- Uit te voeren
Geef de regels van de items ongewijzigd weer, vanaf de regel met "Of the gray" (die regel inbegrepen) tot en met het einde van de items. Laat de afbeeldingen weg.

□ □ □ □

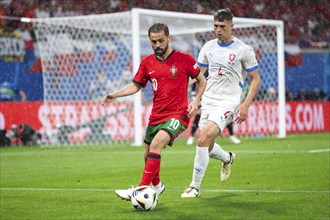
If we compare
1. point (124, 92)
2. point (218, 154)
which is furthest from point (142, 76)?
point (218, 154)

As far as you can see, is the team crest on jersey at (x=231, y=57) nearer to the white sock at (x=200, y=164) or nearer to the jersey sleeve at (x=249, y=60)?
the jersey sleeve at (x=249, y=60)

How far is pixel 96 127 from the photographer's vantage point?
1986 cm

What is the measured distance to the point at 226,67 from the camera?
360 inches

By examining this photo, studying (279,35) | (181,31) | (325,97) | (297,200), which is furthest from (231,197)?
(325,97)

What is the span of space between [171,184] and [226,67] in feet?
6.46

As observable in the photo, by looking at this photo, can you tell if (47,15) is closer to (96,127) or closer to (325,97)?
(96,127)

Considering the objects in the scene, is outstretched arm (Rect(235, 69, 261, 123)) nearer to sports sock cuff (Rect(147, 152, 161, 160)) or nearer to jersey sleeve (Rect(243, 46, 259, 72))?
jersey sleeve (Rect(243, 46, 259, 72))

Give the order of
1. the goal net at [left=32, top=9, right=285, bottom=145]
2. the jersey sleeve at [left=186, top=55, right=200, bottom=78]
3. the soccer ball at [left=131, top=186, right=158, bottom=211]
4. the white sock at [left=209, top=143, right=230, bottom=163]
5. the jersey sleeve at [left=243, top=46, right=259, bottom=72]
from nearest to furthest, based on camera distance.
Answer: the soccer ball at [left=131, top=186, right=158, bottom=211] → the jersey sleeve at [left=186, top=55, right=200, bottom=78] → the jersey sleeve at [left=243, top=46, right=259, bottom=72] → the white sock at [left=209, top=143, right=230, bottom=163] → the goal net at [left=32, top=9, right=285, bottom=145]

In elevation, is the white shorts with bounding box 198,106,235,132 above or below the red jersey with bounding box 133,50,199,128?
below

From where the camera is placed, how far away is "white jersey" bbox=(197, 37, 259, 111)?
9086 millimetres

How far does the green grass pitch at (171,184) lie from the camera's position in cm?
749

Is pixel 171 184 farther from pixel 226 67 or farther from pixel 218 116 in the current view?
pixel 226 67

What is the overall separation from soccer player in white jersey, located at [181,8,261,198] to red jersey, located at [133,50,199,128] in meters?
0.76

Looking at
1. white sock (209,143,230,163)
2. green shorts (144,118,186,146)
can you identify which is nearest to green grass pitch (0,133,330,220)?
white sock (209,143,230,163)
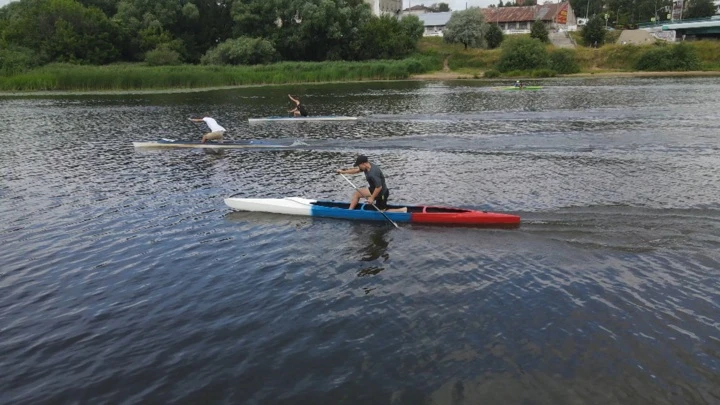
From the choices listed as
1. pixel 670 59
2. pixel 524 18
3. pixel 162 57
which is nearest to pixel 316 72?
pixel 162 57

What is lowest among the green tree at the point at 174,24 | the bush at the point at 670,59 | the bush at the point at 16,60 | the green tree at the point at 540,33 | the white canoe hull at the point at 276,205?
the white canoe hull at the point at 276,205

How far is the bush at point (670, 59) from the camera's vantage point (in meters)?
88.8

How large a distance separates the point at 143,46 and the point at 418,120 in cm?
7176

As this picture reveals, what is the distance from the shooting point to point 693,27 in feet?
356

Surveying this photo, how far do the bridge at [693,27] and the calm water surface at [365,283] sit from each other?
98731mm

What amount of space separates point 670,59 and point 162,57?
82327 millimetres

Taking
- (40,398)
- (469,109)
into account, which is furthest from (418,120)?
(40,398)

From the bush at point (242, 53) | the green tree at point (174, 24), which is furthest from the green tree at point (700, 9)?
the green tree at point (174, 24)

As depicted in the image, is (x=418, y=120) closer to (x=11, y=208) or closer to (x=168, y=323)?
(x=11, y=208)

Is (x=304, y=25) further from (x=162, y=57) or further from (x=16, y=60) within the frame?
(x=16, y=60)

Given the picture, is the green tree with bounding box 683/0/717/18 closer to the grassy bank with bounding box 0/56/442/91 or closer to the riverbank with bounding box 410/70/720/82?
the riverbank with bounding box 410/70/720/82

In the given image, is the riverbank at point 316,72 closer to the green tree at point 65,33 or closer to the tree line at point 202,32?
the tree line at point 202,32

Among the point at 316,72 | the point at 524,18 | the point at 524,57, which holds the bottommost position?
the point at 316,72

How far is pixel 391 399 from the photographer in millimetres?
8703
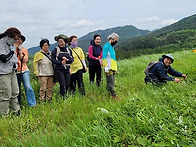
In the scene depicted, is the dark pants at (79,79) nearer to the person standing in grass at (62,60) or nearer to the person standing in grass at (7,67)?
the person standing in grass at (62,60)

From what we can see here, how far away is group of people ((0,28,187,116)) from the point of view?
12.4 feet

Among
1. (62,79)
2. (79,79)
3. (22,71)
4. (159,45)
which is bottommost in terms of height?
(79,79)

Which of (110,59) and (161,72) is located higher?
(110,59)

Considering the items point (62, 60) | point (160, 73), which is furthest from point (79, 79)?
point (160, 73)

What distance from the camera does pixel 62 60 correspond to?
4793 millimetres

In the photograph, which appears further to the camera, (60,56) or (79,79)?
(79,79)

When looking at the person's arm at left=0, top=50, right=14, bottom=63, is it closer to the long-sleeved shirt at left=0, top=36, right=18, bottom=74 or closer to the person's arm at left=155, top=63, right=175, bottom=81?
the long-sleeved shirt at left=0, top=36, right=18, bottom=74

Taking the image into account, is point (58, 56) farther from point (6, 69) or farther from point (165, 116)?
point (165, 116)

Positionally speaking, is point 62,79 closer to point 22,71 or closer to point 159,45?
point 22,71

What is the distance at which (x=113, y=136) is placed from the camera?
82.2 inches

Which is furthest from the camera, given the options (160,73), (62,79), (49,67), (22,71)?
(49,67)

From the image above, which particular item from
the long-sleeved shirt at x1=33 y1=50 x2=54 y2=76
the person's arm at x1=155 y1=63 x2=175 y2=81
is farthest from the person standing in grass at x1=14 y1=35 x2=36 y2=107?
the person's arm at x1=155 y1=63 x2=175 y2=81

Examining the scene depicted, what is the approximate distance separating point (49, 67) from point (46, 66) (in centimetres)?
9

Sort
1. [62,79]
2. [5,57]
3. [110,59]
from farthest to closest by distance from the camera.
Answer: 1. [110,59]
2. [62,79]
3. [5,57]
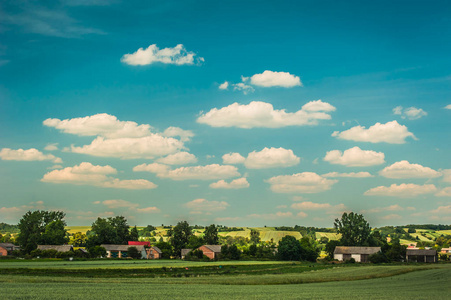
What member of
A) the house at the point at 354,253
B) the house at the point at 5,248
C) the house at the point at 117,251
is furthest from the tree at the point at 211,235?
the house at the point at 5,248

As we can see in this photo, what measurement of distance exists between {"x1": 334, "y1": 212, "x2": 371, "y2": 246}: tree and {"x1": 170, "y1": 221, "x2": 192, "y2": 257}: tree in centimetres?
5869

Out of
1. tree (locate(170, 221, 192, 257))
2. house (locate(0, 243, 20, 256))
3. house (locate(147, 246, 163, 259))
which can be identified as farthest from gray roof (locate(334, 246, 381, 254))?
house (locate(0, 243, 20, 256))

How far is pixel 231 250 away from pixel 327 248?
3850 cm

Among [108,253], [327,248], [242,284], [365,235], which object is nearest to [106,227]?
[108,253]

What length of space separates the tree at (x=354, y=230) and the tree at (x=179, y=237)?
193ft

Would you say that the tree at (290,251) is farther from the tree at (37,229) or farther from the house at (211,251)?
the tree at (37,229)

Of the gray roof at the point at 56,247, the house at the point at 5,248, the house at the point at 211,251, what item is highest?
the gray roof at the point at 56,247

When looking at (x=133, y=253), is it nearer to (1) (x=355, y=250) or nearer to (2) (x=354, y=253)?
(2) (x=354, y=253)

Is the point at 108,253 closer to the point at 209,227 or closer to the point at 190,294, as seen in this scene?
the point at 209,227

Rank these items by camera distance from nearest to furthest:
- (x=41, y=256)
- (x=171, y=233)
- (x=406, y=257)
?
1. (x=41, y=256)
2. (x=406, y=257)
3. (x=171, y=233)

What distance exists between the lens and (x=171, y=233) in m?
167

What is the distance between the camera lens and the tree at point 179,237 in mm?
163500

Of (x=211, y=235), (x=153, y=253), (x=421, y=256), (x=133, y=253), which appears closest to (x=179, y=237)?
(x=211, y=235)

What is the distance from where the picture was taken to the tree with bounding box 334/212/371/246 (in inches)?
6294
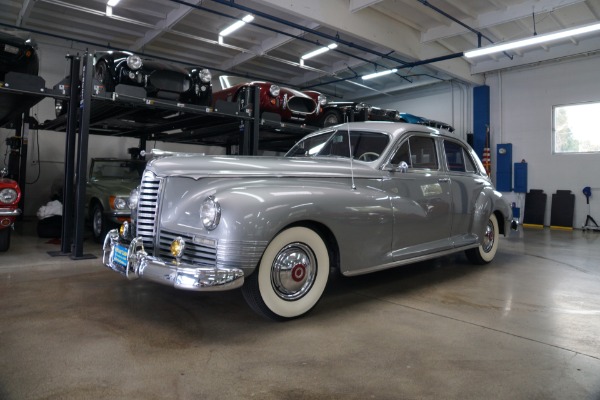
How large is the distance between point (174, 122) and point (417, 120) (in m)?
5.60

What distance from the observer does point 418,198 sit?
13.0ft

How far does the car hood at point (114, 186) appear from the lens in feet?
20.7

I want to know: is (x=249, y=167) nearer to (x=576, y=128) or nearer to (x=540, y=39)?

□ □ □ □

- Oplossing
Of the gray roof at the point at 56,247, the house at the point at 5,248, the house at the point at 211,251, what item is highest?
the gray roof at the point at 56,247

When looking at (x=133, y=253), is it nearer to (1) (x=355, y=250) or nearer to (2) (x=354, y=253)?
(2) (x=354, y=253)

Is the point at 108,253 closer to the point at 209,227 or closer to the point at 190,294, as seen in this scene?
the point at 209,227

Rank these items by camera distance from nearest to furthest:
- (x=41, y=256)
- (x=171, y=233)
- (x=406, y=257)
?
1. (x=41, y=256)
2. (x=406, y=257)
3. (x=171, y=233)

What distance exists between the lens and (x=171, y=233) in m?
167

What is the distance between the camera lens and the tree at point 179,237 in mm?
163500

Of (x=211, y=235), (x=153, y=253), (x=421, y=256), (x=133, y=253), which appears closest to (x=179, y=237)?
(x=211, y=235)

What is the distance from where the picture was taken to the tree with bounding box 334/212/371/246 (in inches)?
6294
How large is the distance between point (174, 122) and point (417, 120) (in m)?
5.60

What distance from the observer does point 418,198 sit?
13.0ft

How far does the car hood at point (114, 186) appear from the lens in feet?
20.7

I want to know: is (x=249, y=167) nearer to (x=576, y=128) or nearer to (x=540, y=39)?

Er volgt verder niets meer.